MAG Welcomes Doubled US Funding for Bomb Clearance in Laos

6 September 2016: President Obama has announced United States funding of $90 million over three years to support the survey and clearance of unexploded bombs in Laos, doubling its existing annual commitment. 

Clearing UXO in Laos

A MAG team prepares the safe demolition of unexploded ordnance in Laos.

Photo: MAG/Sean Sutton


 Download: MAG Welcomes Doubled US Funding for Bomb Clearance in Laos

MAG Lao PDR’s Country Director, Simon Rea, said: “This is extremely welcome news and will enable tremendous strides forward in helping Laos to become free from the bombs that continue to threaten the lives and livelihoods of ordinary people.

“So many communities in Laos have no choice but to risk their lives on a daily basis going about their everyday activities – farmers digging their land, families building new homes, communities undertaking infrastructure development – while children continue to be those who are most at risk of death or injury from bombs dropped decades before they were even born.”

Laos is the most bombed country per capita in the world as a result of the conflict that ran from 1964 to 1973, when the US dropped two million tonnes of ordnance on the country. The items that failed to detonate at that time have continued to threaten and destroy lives for generations. Fifty-eight per cent of those killed or injured by unexploded ordnance (UXO) in Laos from 2013 to 2015 were under the age of 18.

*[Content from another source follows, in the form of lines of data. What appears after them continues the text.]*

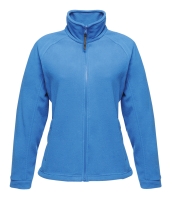 Regatta Ladies Thor III Fleece Jacket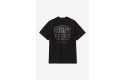 Thumbnail of carhartt-wip-four-star-t-shirt_782860.jpg
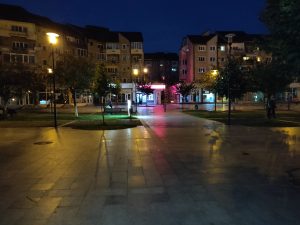 OnePlus 6 Review - cel mai bun raport calitate - preț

MAG and fellow operators estimate, based on a detailed analysis of historical clearance data across the whole country that has been cross-referenced with US bombing records, that there is approximately 1,600km² of land that still requires UXO clearance – an area equivalent to twice the size of New York City. It will only though be through the completion of a national survey, an activity now possible with the increased funding from the US, that the true extent of contamination will be known.

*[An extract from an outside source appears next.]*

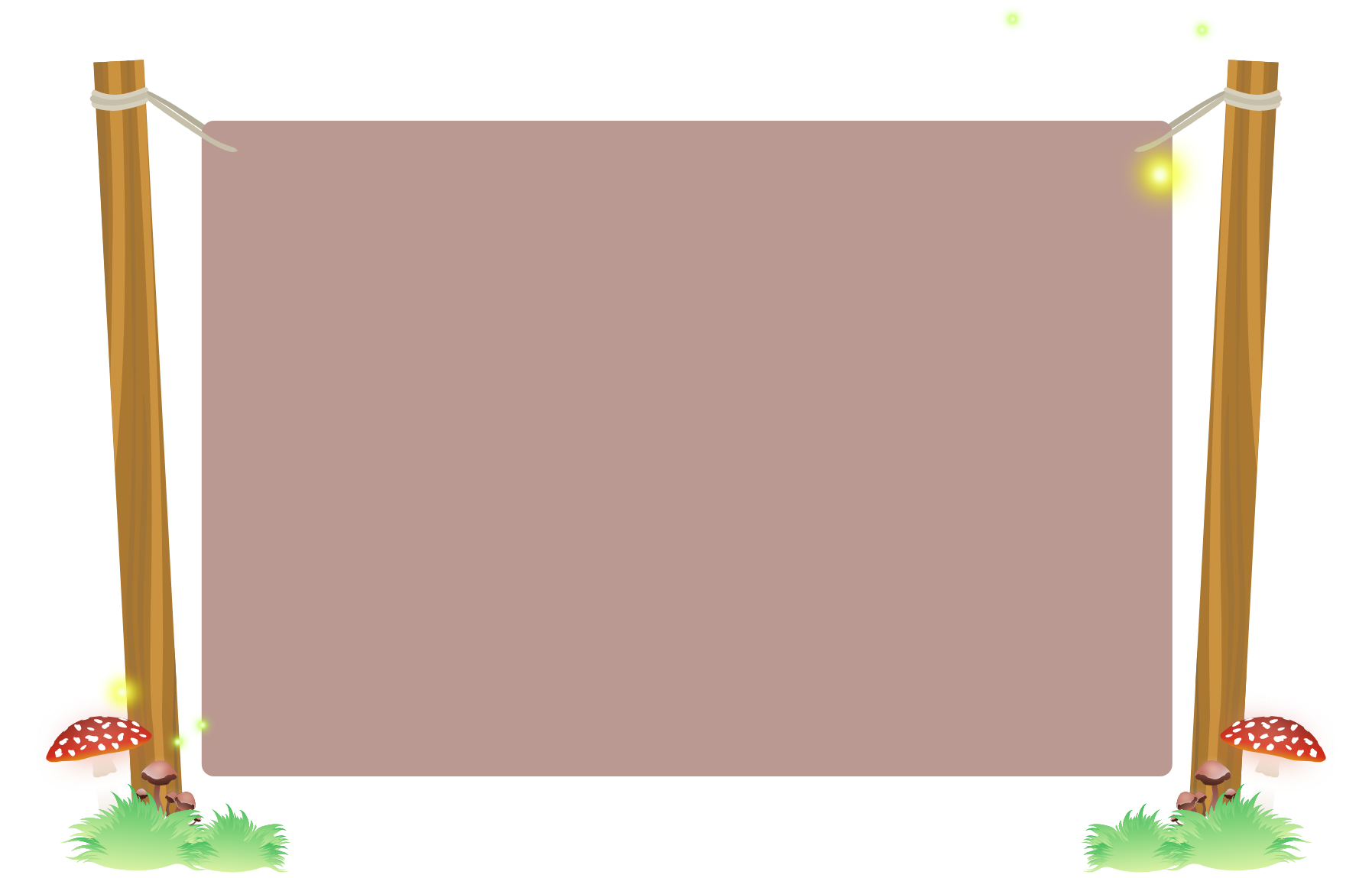 Showcase Background Image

“Financial support from the US has already helped MAG and other organisations to make huge progress in removing the threat,” said Simon Rea. “In the coming months, MAG will be working in close coordination with the US Department of State, Lao national authorities and the other operators to help make sure that the increased funding is utilised in the most effective manner.”

Ends

More information:

For more information, please contact: Mike Fryer, Communications Coordinator, tel: +44 7979 343969, comms["at"]maginternational.org.

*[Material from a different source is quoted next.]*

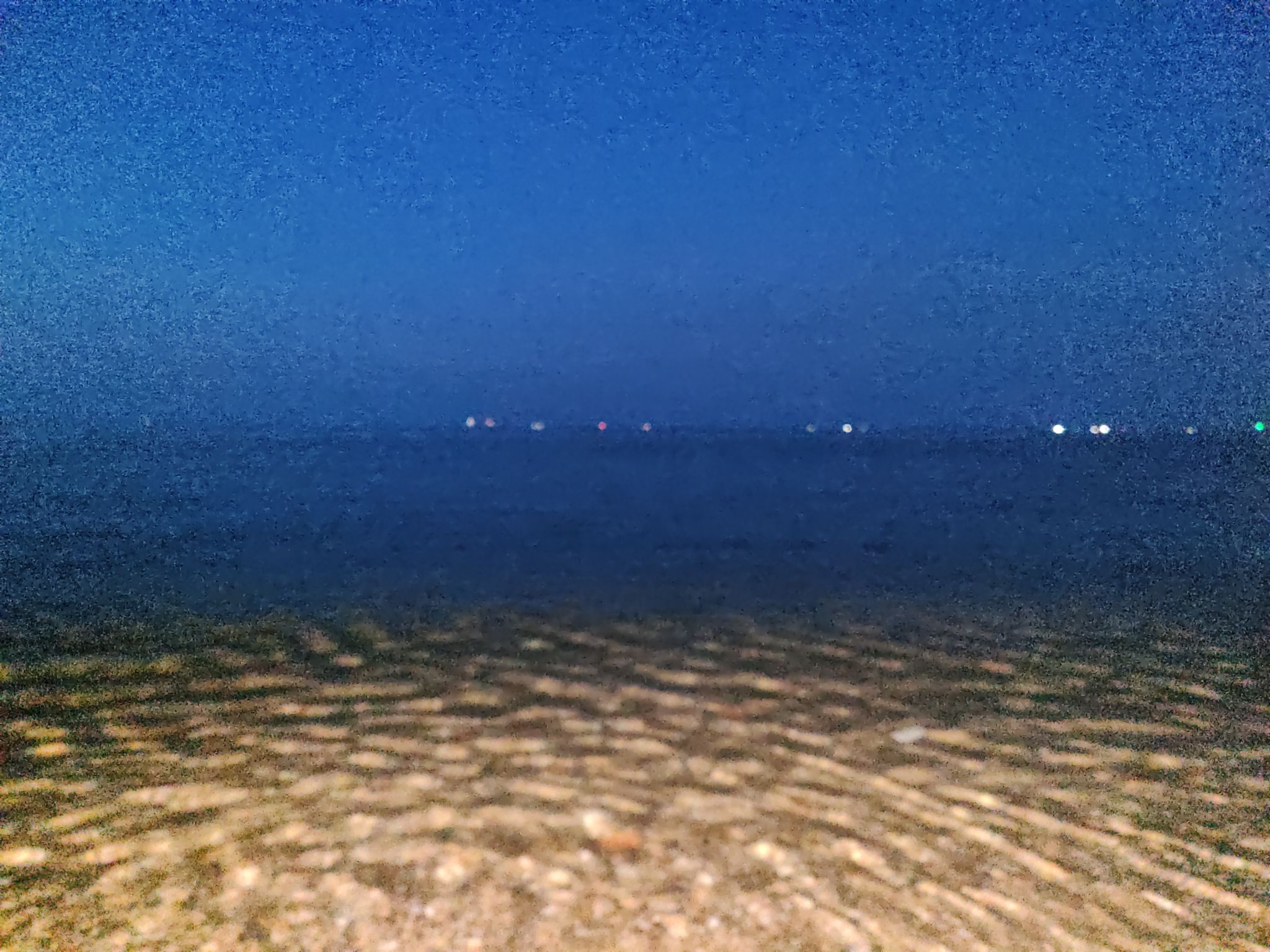 海市公园旅行图片 2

Audiovisual: Videos and low and high-resolution photos of MAG’s UXO clearance operations in Laos are available, by request at comms["at"]maginternational.org.

Notes to editor:

MAG (Mines Advisory Group) has been operational in Laos for 22 years, directly helping more than 800,000 people during this time. MAG has cleared more than 56 million square metres of UXO-contaminated land and destroyed 203,000 dangerous items, almost half of which were cluster munitions.

MAG has also delivered close to 3,000 mine risk education sessions, during which important safety and awareness messages are provided to community members regarding the dangers of UXO and how to minimise the risk of being involved in an accident.

MAG works in close coordination with a range of local authorities at village, district and provincial level to ensure that Government of Lao PDR development planning is fully integrated into MAG Lao PDR’s task planning process. MAG also works in coordination with development partners to maximise the impact of UXO clearance and ensure that land will be used productively after clearance.

MAG currently employs 393 people in Laos, of whom 98 per cent are Lao nationals recruited from the communities in which MAG operates. 27 per cent of staff are women, who work in a range of technical and support roles, with a significant number in senior management positions.

MAG shared the 1997 Nobel Peace Prize as a founding member of the International Campaign to Ban Landmines.